The source where you found this information?
Thanks for your assistance
From what I recall, the CSN office was upstairs in a building at the intersection of Capitol Street and at what is now North State Street.
During the 1860's, North State street was the "Canton Road".

The source is from papers of the day (I subscribe to newspapers.com).

I believe it was also mentioned in Myron Smith's book about the CSS Arkansas and
Grabau's work: Ninety-Eight Days.

 
Joined
Sep 28, 2013
Location
Southwest Mississippi

rebelatsea

1st Lieutenant
Joined
Mar 30, 2013
Location
Kent ,England.
If you are referring to the Mobile's move from Berwick Bay to the Yazoo, when RebelatSea said:"All we know is that she was ordered to Yazoo City (by whom, Porter ?) to be converted to a 2 gun casemate ironclad."

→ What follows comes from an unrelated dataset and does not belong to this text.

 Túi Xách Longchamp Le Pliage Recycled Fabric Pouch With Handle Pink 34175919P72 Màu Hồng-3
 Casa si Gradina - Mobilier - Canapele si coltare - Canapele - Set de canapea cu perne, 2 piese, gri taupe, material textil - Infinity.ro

Then I have to inform you that is simply wrong. The Mobile went to the Yazoo for exactly the same reasons as the Livingston, St. Philip, Polk, St. Mary's, Van Dorn, and the Ivy. That is to escape the immediate destruction or capture by the US Navy fleets ascending and descending the Mississippi River. The Maurepas and Pontchartrain took refuge in the rivers of Arkansas for exactly the same reason. This movement, especially for the vessels fleeing New Orleans, was hurried, impromptu, and in some ways improvised "on the spot."
Long range plans for these vessels, other than that they should defend the tributaries of the Mississippi on which they took refuge and that they should not be surrendered or captured, simply did not yet exist.

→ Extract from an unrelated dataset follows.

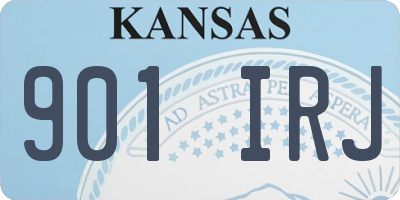 KS license plate 901IRJ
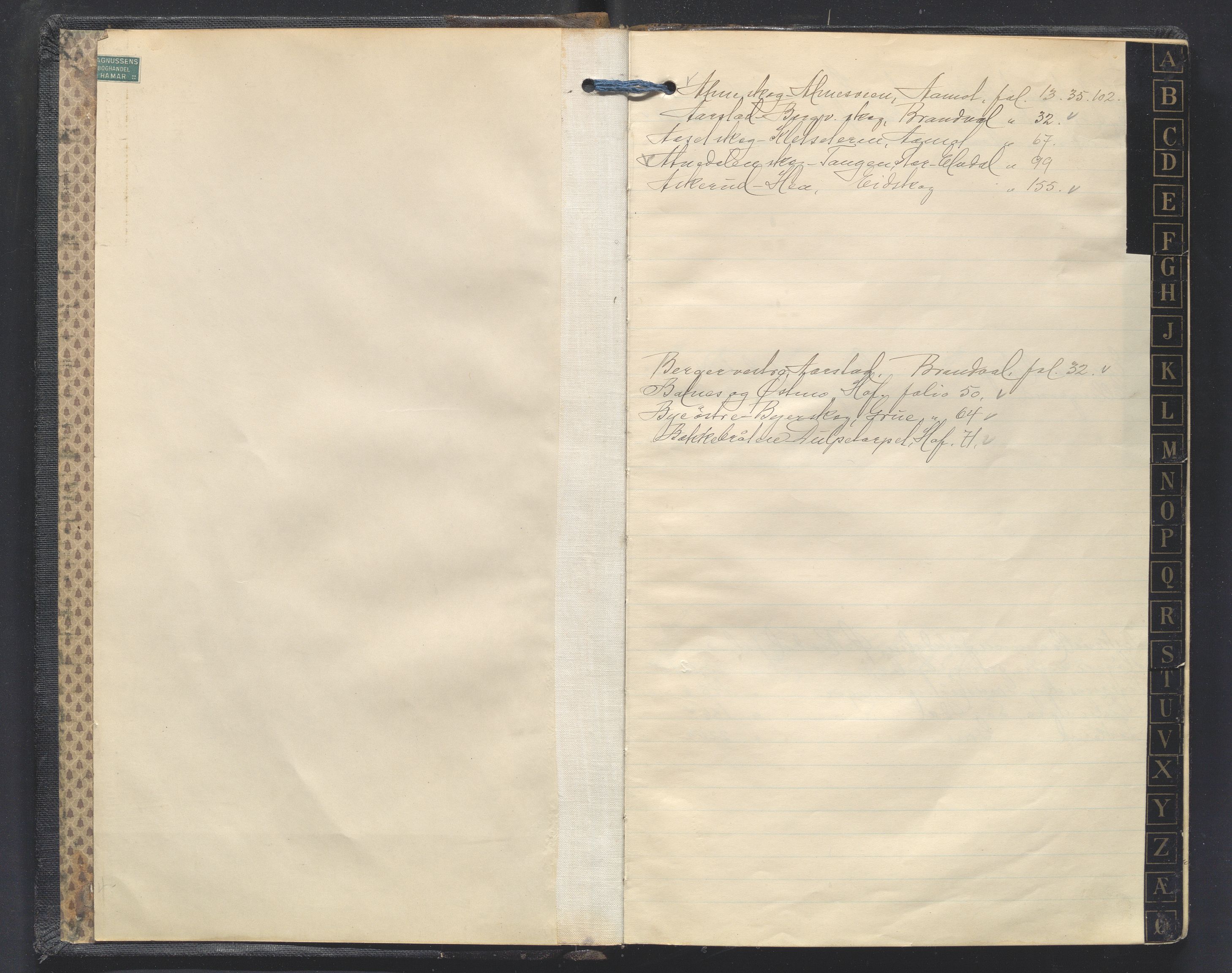 Hedmark og Østerdal jordskifterett, AV/SAH-JORDSKIFTEH-002/G/Ga/L0009/0001: Rettsbøker / Rettsbok - T, 1926-1930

If there is any evidence, I repeat evidence, that the Mobile was ordered to Yazoo City for the purpose of being converted to a casemate ironclad please share it, with documentation of the source.
And I have to inform you that it is simply RIGHT.
Evidence:
Professor William N. Still Jr : Iron Afloat p139. "Mallory, aware of the seriousness of the situation, assured Secretary Of War George W. Randolph and others that immediate steps were being taken to construct additional ironclads in the west. Even before the Arkansas was destroyed the wooden gunboat Mobile had been ordered to Yazoo City for conversion to an armorclad"
His source is ORNs Ser. 1 XIX 788-9: Mallory to J.D.B De Bow, August 19 1862, from the J.D. De Bow Papers (Duke University Durham ).
 

Ptarmigan

Private
Joined
Jul 21, 2013
You are both correct as your assertions are saying different things. Mobile was sent North in May of 1862 to avoid capture following the fall of New Orleans and while she was at Yazoo she was selected for conversion into an ironclad three to four months later.
 

Biscoitos

Corporal
Joined
May 14, 2020
From what I recall, the CSN office was upstairs in a building at the intersection of Capitol Street and at what is now North State Street.
During the 1860's, North State street was the "Canton Road".

The source is from papers of the day (I subscribe to newspapers.com).

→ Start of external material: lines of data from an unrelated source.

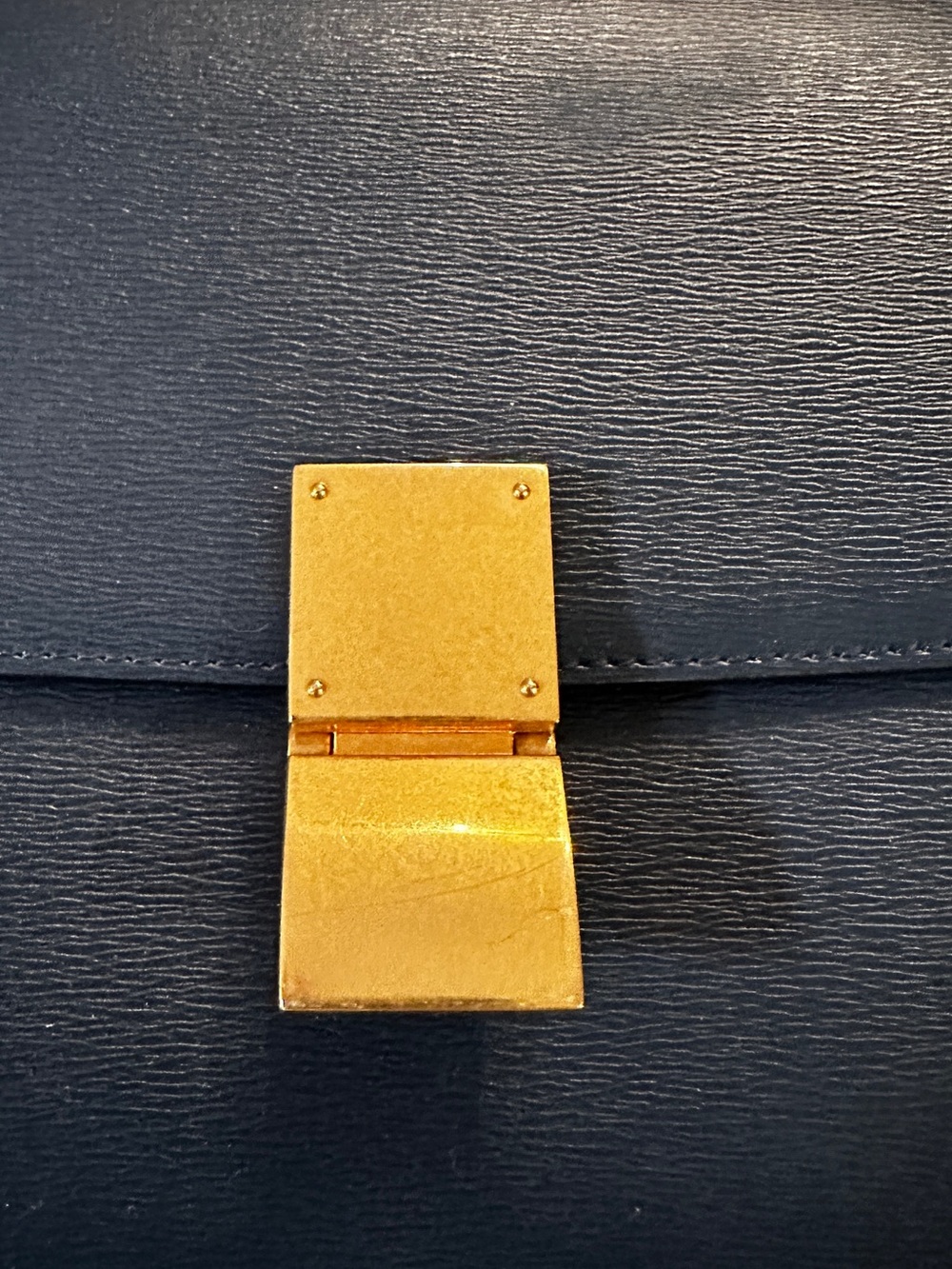 Celine Classic Box Medium Shoulder Leather Bag in Blue - Picture 10 of 16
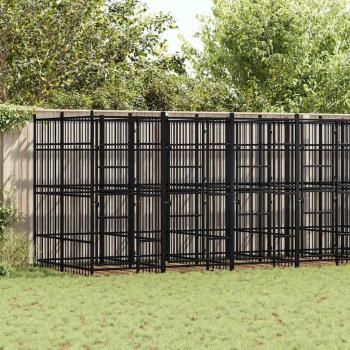 ARDEBO.de - Outdoor-Hundezwinger Stahl 12,9 m²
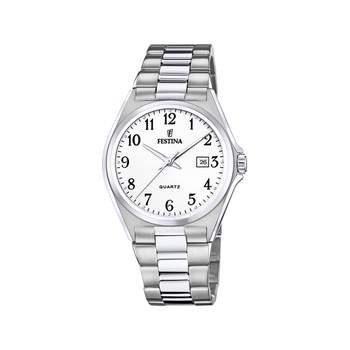 Montre FESTINA homme bracelet acier inoxydable gris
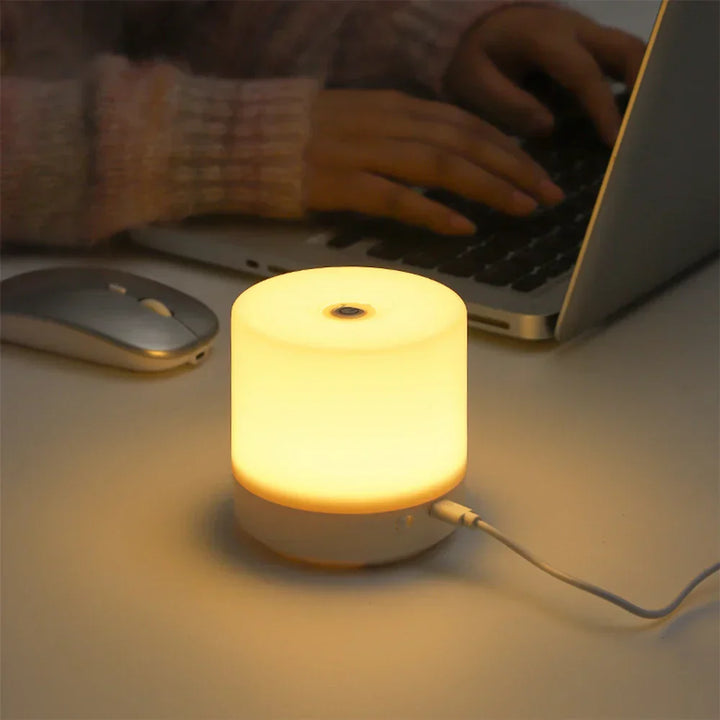 Compact LED Night Light with Touch Control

I believe it was also mentioned in Myron Smith's book about the CSS Arkansas and
Grabau's work: Ninety-Eight Days.

Thanks
 

Crossroads

Private
Joined
Jan 2, 2021
Thank you for understanding the reality of the situat
From what I recall, the CSN office was upstairs in a building at the intersection of Capitol Street and at what is now North State Street.
During the 1860's, North State street was the "Canton Road".

The source is from papers of the day (I subscribe to newspapers.com).

I believe it was also mentioned in Myron Smith's book about the CSS Arkansas and
Grabau's work: Ninety-Eight Days.

Good info, I appreciate your posting it.